### TO DO
Start at the line below containing "scientific name: Alces alces" and stop at the line containing "A: Moose (Alces alces).". Repeat every line of that stretch exactly, and nothing outside it.

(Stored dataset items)
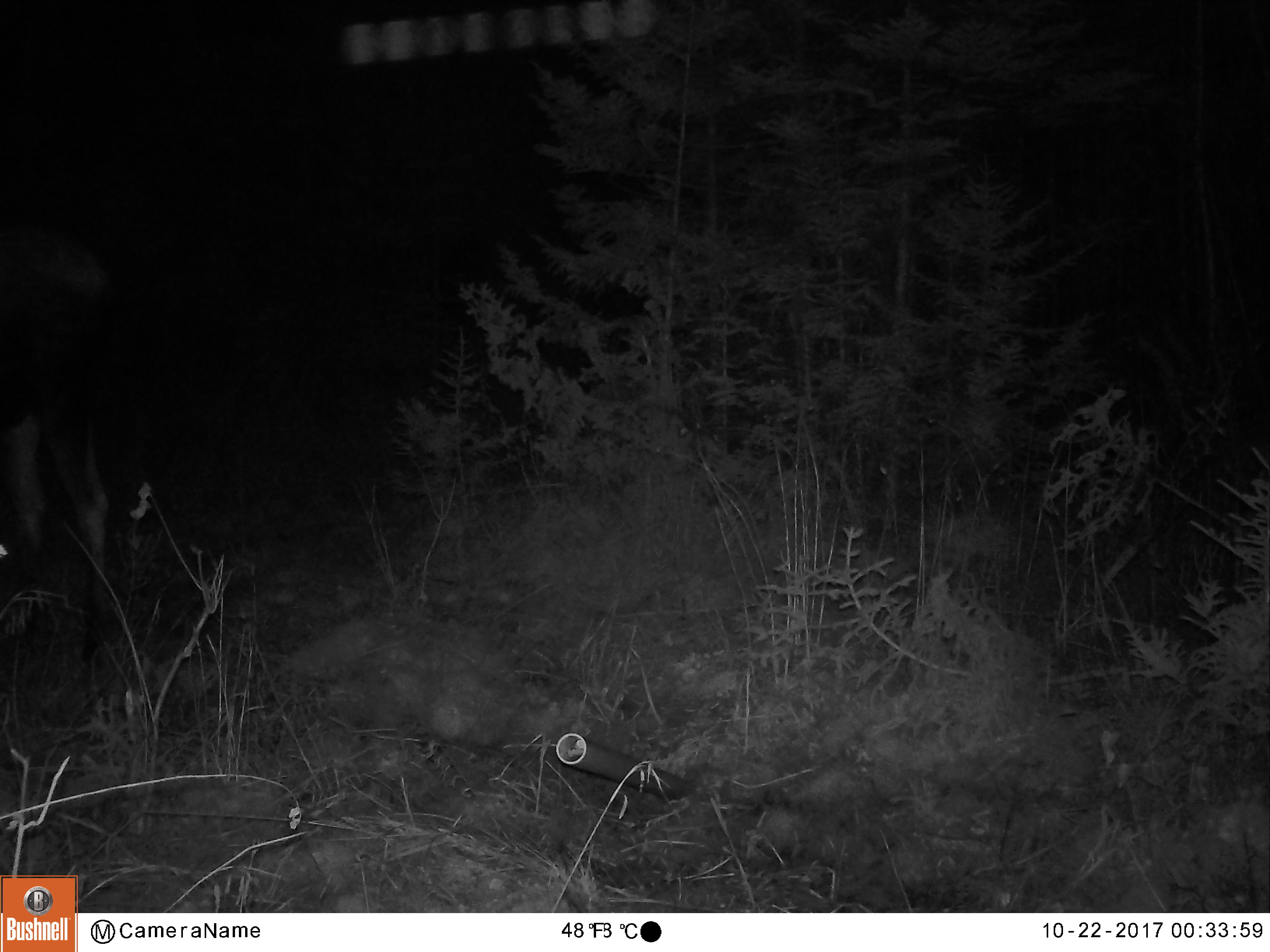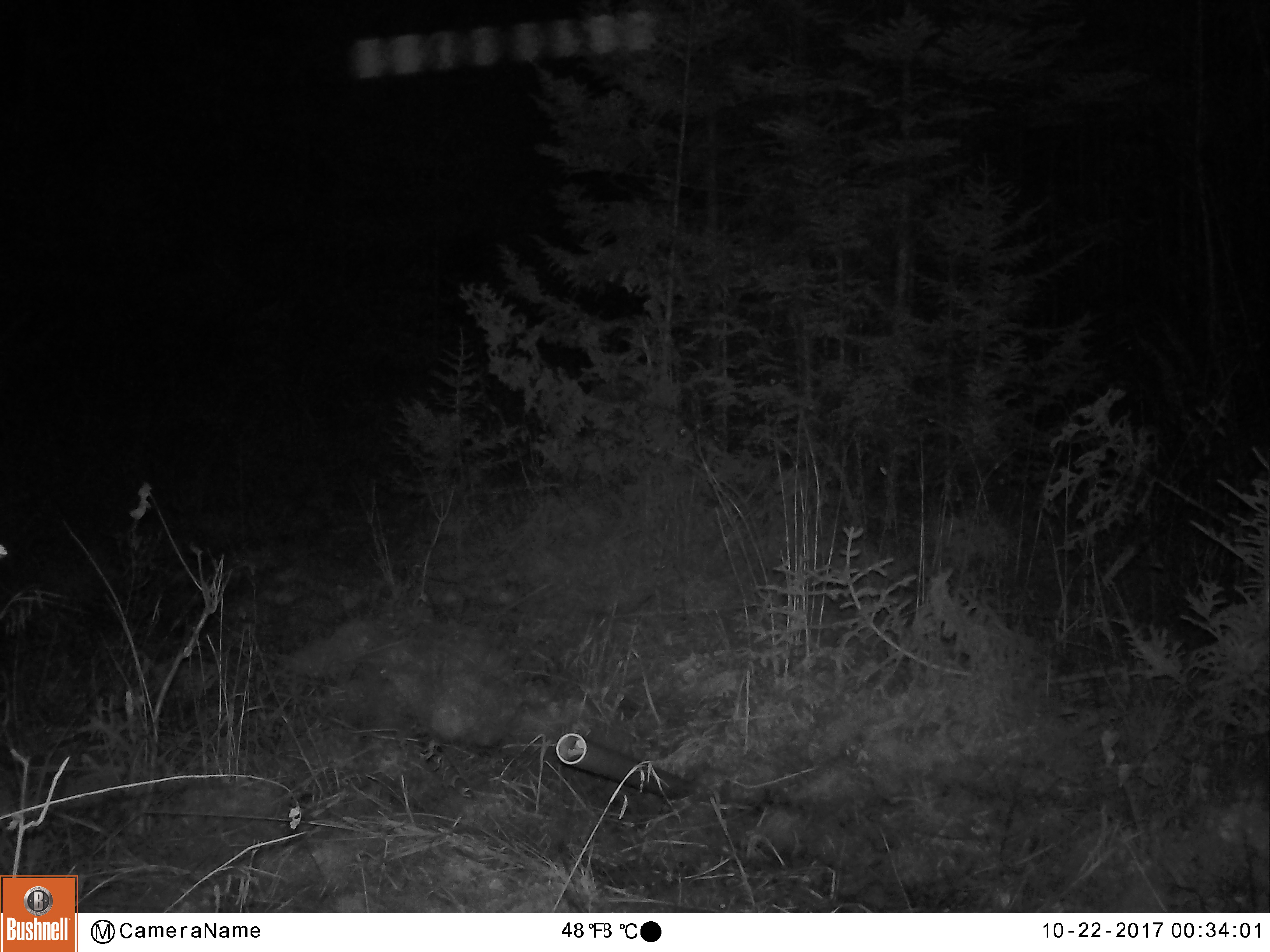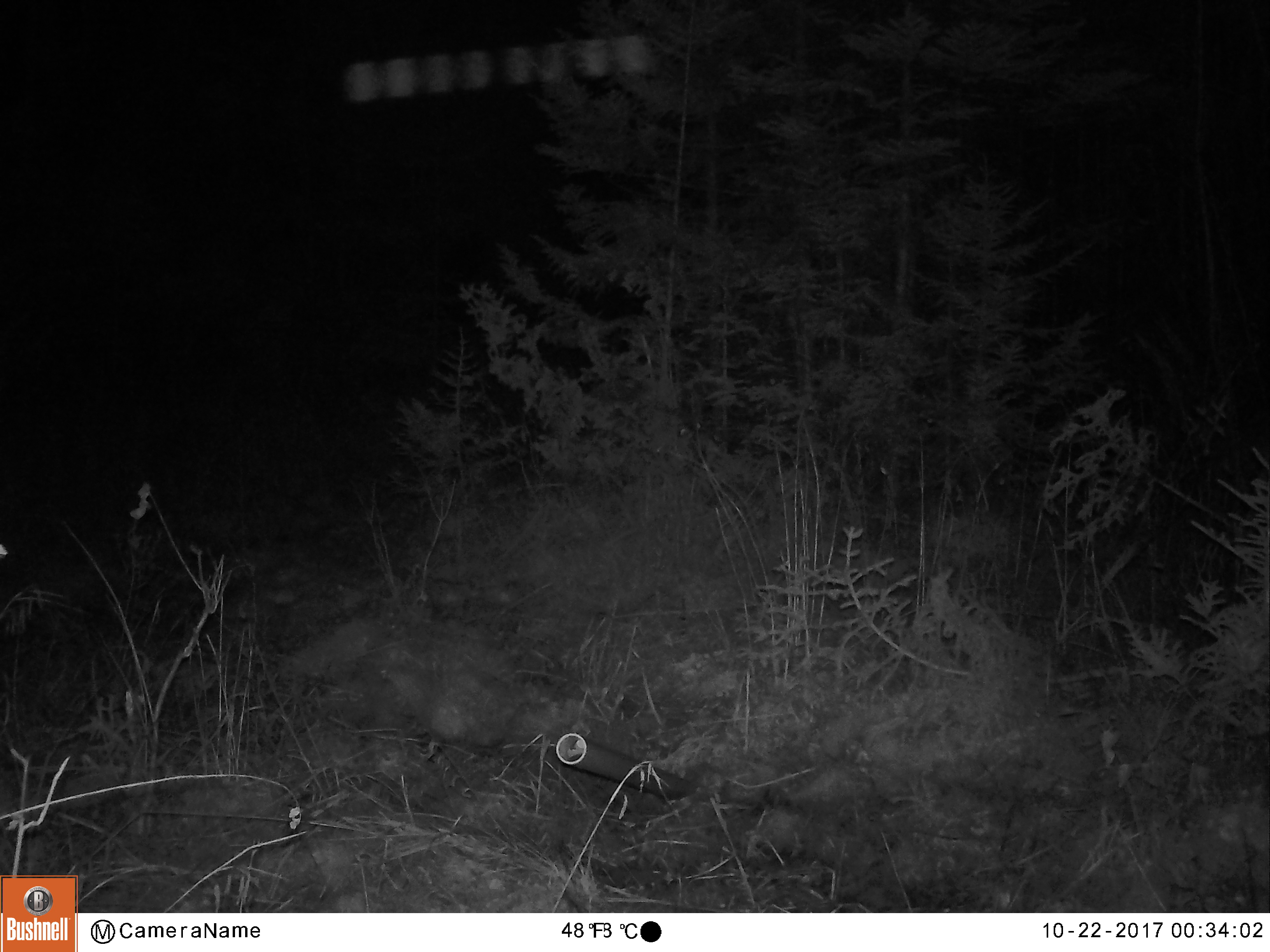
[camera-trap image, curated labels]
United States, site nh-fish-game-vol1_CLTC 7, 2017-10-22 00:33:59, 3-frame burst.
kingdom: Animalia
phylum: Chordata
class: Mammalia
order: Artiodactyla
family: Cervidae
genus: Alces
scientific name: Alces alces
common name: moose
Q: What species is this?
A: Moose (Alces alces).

--

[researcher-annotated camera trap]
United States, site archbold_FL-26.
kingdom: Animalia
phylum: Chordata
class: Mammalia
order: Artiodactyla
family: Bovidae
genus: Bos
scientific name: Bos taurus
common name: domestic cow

### ANSWER SPACE
scientific name: Alces alces
common name: moose
Q: What species is this?
A: Moose (Alces alces).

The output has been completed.